FULL RECOMMENDATION
INDUSTRIAL RELATIONS ACTS, 1946 TO 1990 SECTION 26(1), INDUSTRIAL RELATIONS ACT, 1990 PARTIES : NUI GALWAY (REPRESENTED BY IRISH BUSINESS AND EMPLOYERS' CONFEDERATION) - AND - IRISH FEDERATION OF UNIVERSITY TEACHERS DIVISION : Chairman: Ms Jenkinson Employer Member: Mr Murphy Worker Member: Mr Shanahan |
1. Claim for an ex-gratia redundancy payment to a Worker.
BACKGROUND:
2. This dispute concerns a claim by the Union on behalf of the Claimant for ex-gratia redundancy terms on the termination of her employment. The Employer said that the payment of statutory redundancy amounted to an “existing exit provision” within the meaning of Paragraph 1.6 of the Public Service Agreement 2010 - 2014. This dispute could not be resolved at local level and was the subject of a Conciliation Conference under the auspices of the Labour Relations Commission. As agreement was not reached, the dispute was referred to the Labour Court on the 31st January 2014, in accordance with Section 26(1) of the Industrial Relations Act, 1990.
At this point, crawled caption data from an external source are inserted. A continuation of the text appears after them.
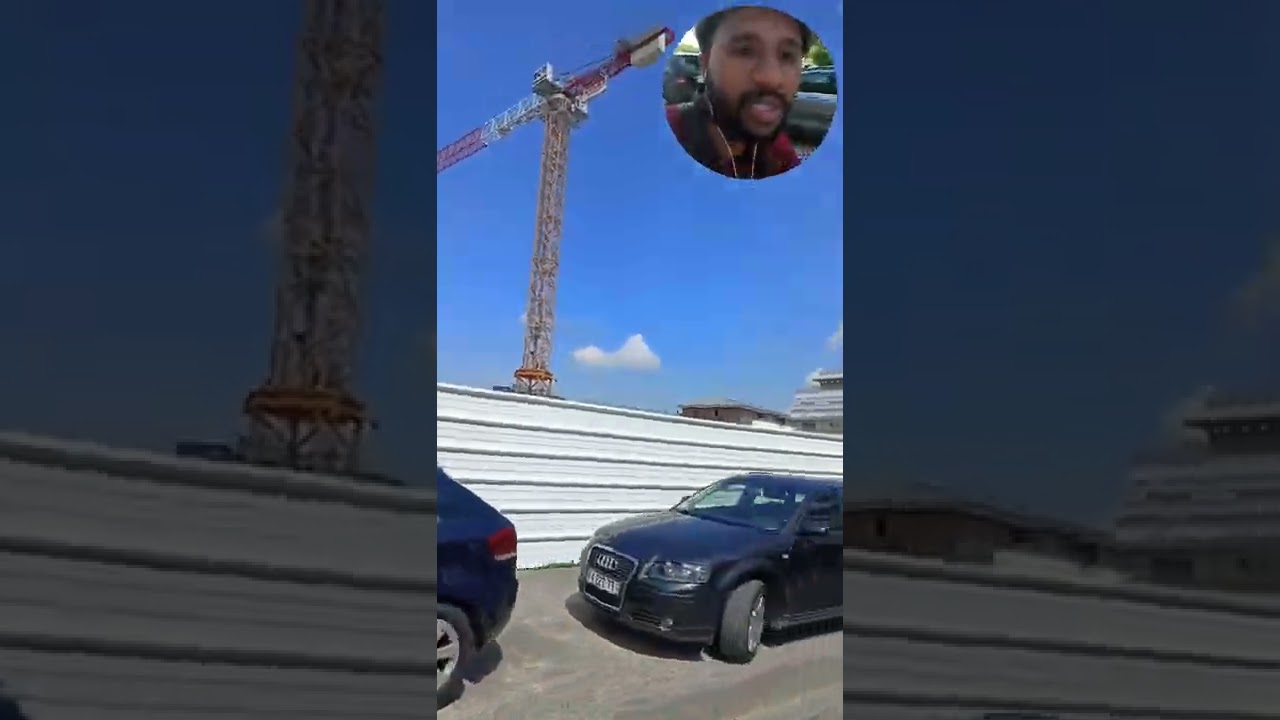 rolê de Bicicleta em Thiais France 🇫🇷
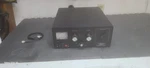 Ameritron ATR-30 Ham Radio Manual Roller Inductor Tuner Antenna 3KW Hf 160-10M. Fixed Price $299.99.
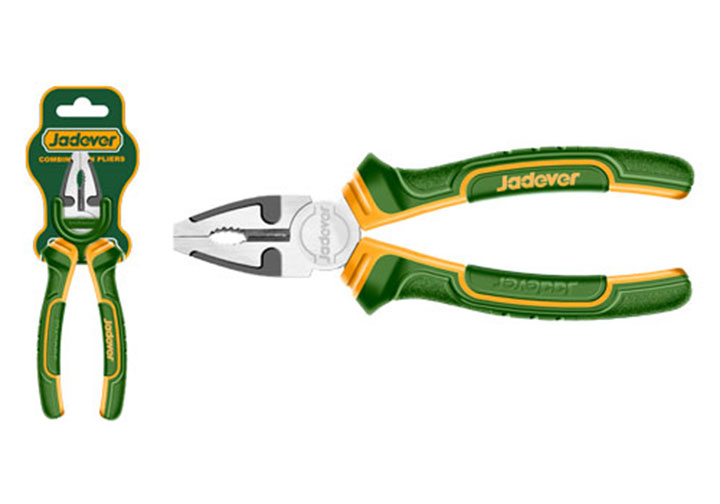 6" Kìm điện Jadever JDPL1C06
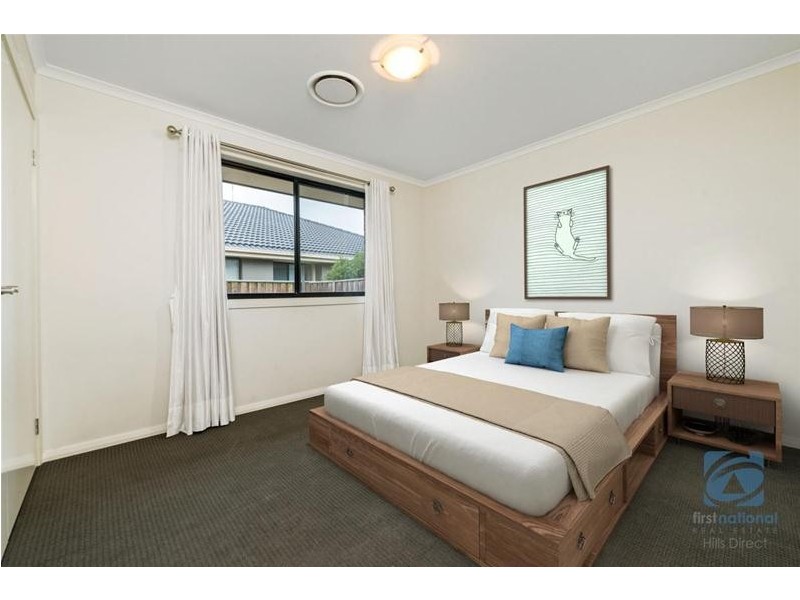 20 Pasture Street, The Ponds NSW 2769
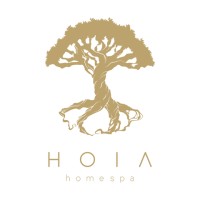 HOIA homespa logo - Similar company to D'Difference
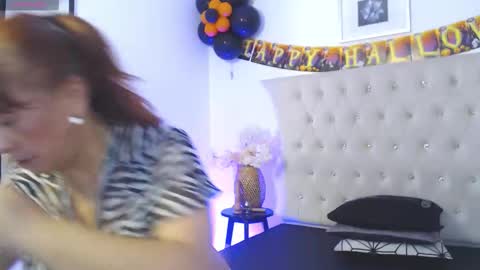 Glory online show from October 2025 12:26:01 PM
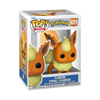 POP! Games - Pokemon #629 Flareon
A Labour Court hearing took place on the 7th May 2014.
UNION’S ARGUMENTS:
3. 1. The Union is seeking that NUIG pay the Claimant the same ex-gratia redundancy payment as has already been paid to comparators in the Higher Education Sector i.e. three weeks’ pay per year of service in addition to statutory payments.
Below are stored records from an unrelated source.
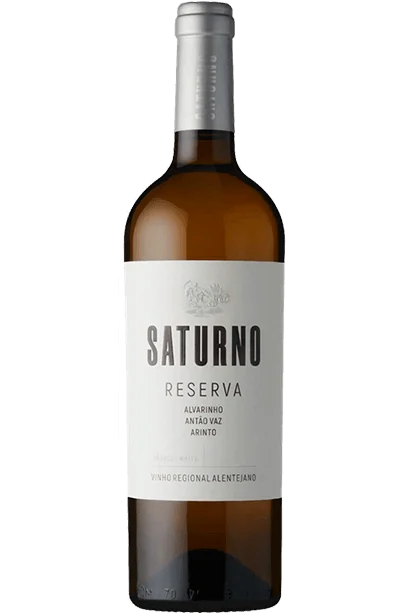 Monte Da Cal Saturno Reserva Blanc 2020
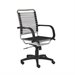 Eurostyle Bungie High Back Office Chair in Black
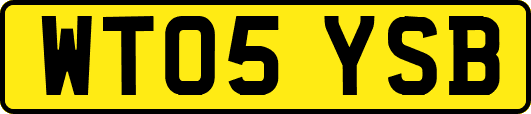 WT05YSB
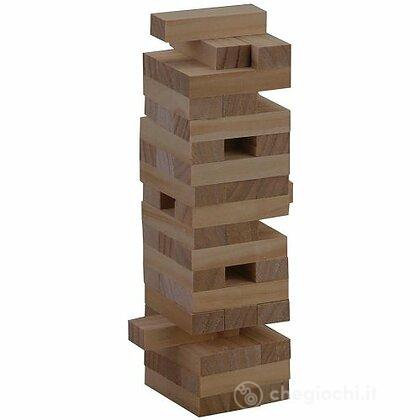 Torre Gioco Legno (ODG016)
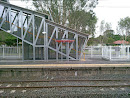 Runcorn Train Station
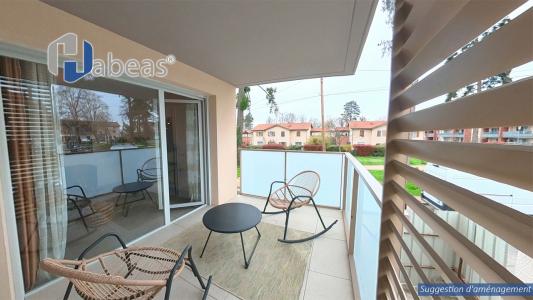 For sale Verpilliere 4 rooms 81 m2 Isere (38290) photo 1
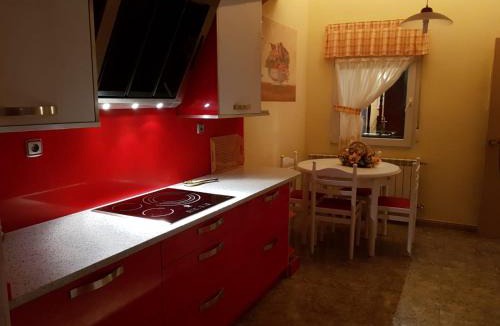 Jaraba Apartment | Villa San Jorge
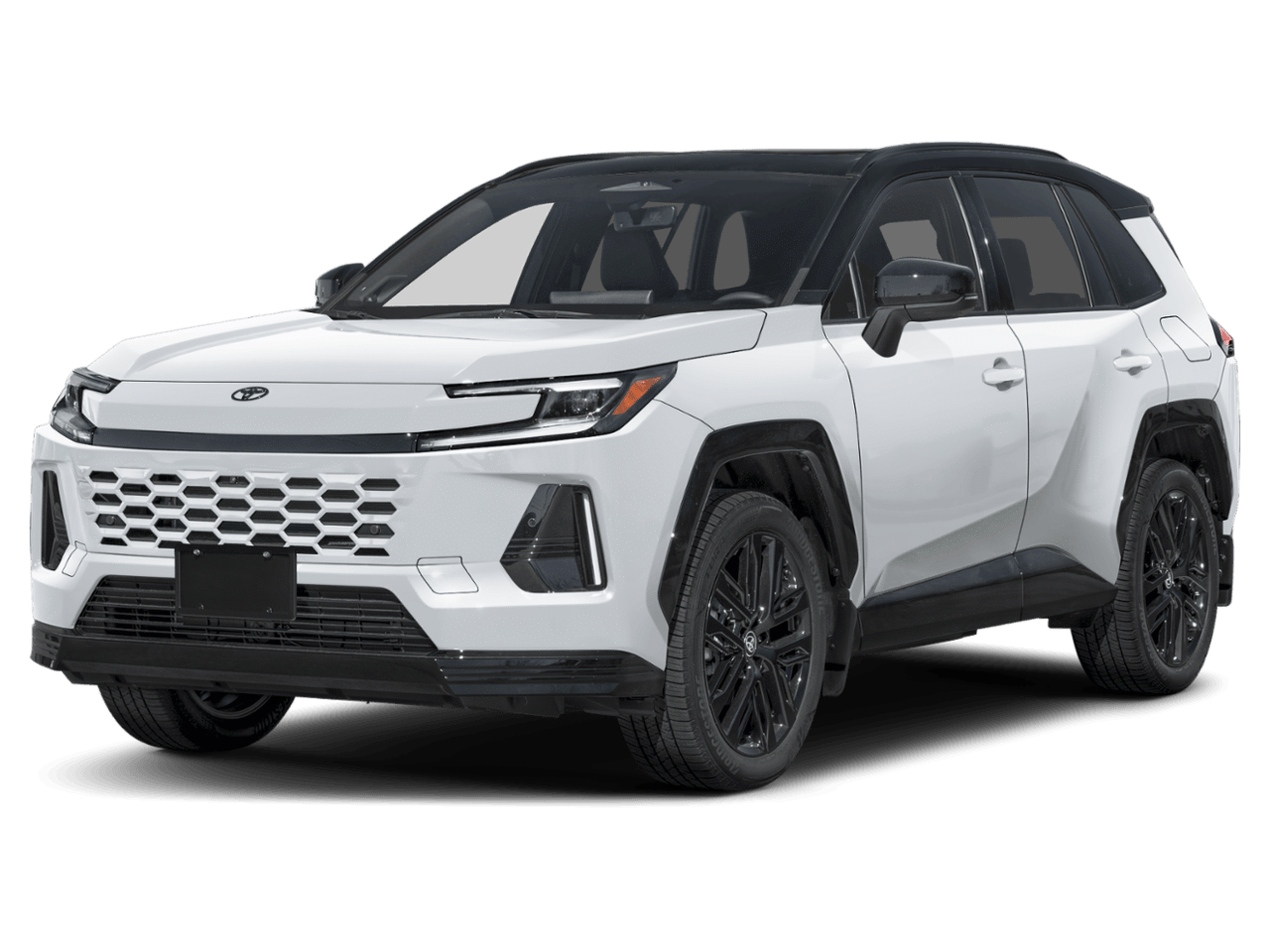 1 thumbnail image of  2026 Toyota RAV4 XSE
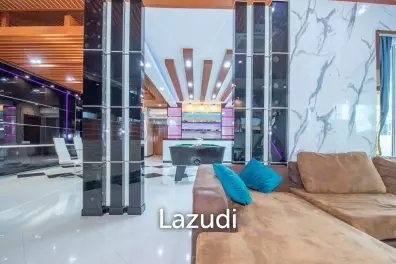 4 Beds 4 Baths 350 SQ.M. Baan Piam Mongkon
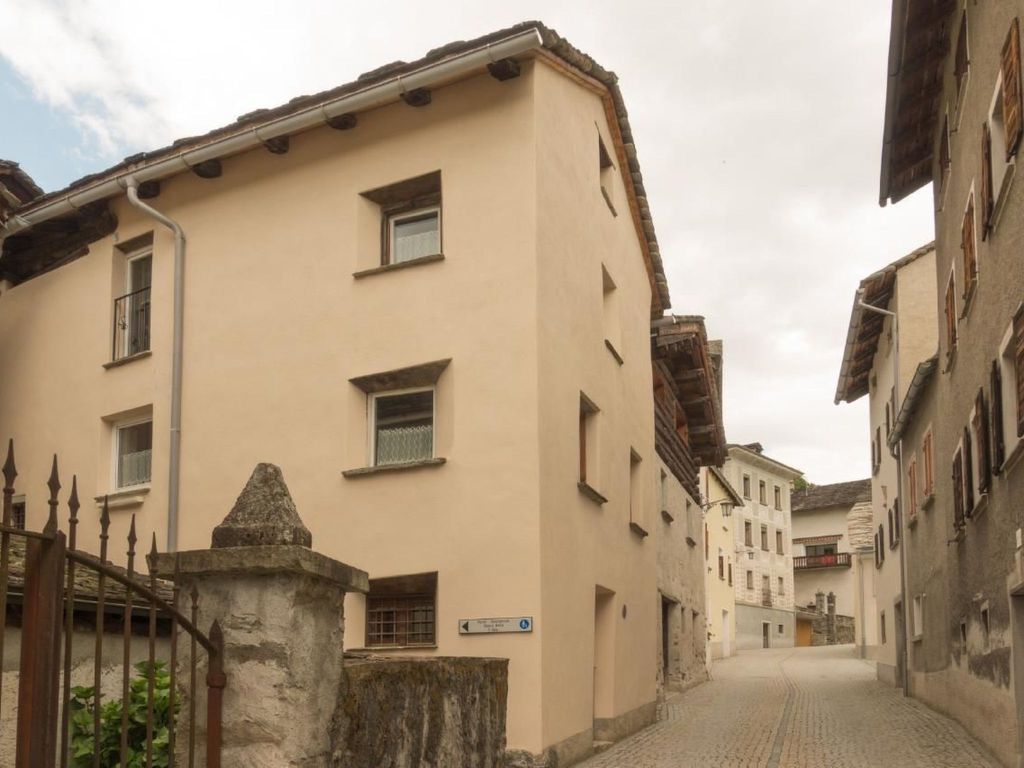 Casa Maroli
2. In August 2013 the Claimant was made redundant. She accepted her statutory redundancy payment without prejudice to this claim for an ex-gratia payment.
EMPLOYER'S ARGUMENTS:
4. 1. In July 2013 the Claimant was notified of the fact that funding would expire on the conclusion of her current assignment and of the resulting redundancy.
2. Each year a number of research posts are made redundant as a matter of practice with payments limited to statutory redundancy and those redundancies are covered by the existing exit provisions within the meaning of paragraph 1.6 of the Public Service Agreement 2010 – 2014.
RECOMMENDATION:
The matter before the Court concerns a claim by the Union on behalf of the Claimant for ex-gratia redundancy terms on the termination of her employment on 26thAugust 2013. The Claimant had been employed on a series of fixed-term contracts from 2003 until September 2007 when she became entitled to and received a contract of indefinite duration.
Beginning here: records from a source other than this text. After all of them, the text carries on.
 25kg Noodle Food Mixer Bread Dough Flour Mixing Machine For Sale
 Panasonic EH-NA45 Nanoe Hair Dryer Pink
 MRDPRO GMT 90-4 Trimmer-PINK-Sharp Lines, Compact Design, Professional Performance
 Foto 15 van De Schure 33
The Court notes that the redundancy of the Claimantper seis not in dispute. She was paid a statutory redundancy payment on 26thAugust 2013.
The Union submitted that the Claimant was entitled to an ex gratia redundancy payment reflective of the Education Sector in general or as agreed under the terms of the Public Service Agreement 2010-2014 (“the PSA”).
Management argued that the payment of statutory redundancy amounted to an “existing exit provision” within the meaning of Paragraph 1.6 of the PSA.
Paragraph 1.6 of the Agreement provides that compulsory redundancy will not apply within the Public Service except where existing exit provisions apply. The University is covered by the terms of the PSA.
Correspondence dated 17thFebruary 2012 from the PSA’s Implementation Body to the Education Sector Implementation Group specifically dealt with Paragraph 1.6 of the PSA and the issue of “existing exit provisions”. The letter stated that“there are established practices for making public servants redundant in appropriate circumstances, on the expiry of employment contracts or where redundancy terms have been agreed or generally applied.”This same provision was included in the Enhanced Redundancy Agreement agreed between the Department of Education and Skills and the Public Services Committee of ICTU on 10thJuly 2012 which provided enhanced redundancy terms over and above statutory of no more than three weeks’ pay per year of service.
Management submitted to the Court that its existing exit provisions had always involved a statutory redundancy payment and this was a well established practice which generally applied and that is what happened in this case. Therefore it rejected the Union’s claim.
Having considered the submissions made by both parties the Court takes the view that in circumstances where the redundancy in this case is not in dispute then the enhanced redundancy payment terms set out in the Agreement must apply. The Court is of the view that the references to “existing exit provisions” or where redundancy terms have been agreed or generally applied refer to the right to make people redundant and not to the enhanced redundancy payments as set out in that Agreement.
Accordingly, the Court recommends that in accordance with the terms of the PSA the Claimant should be paid three weeks’ pay per year of service. The Court notes that a statutory redundancy payment has already been paid to the Claimant.
Signed on behalf of the Labour Court
Caroline Jenkinson
CR______________________
27th May, 2014Deputy Chairman
NOTE
Enquiries concerning this Recommendation should be addressed to Jonathan McCabe, Court Secretary.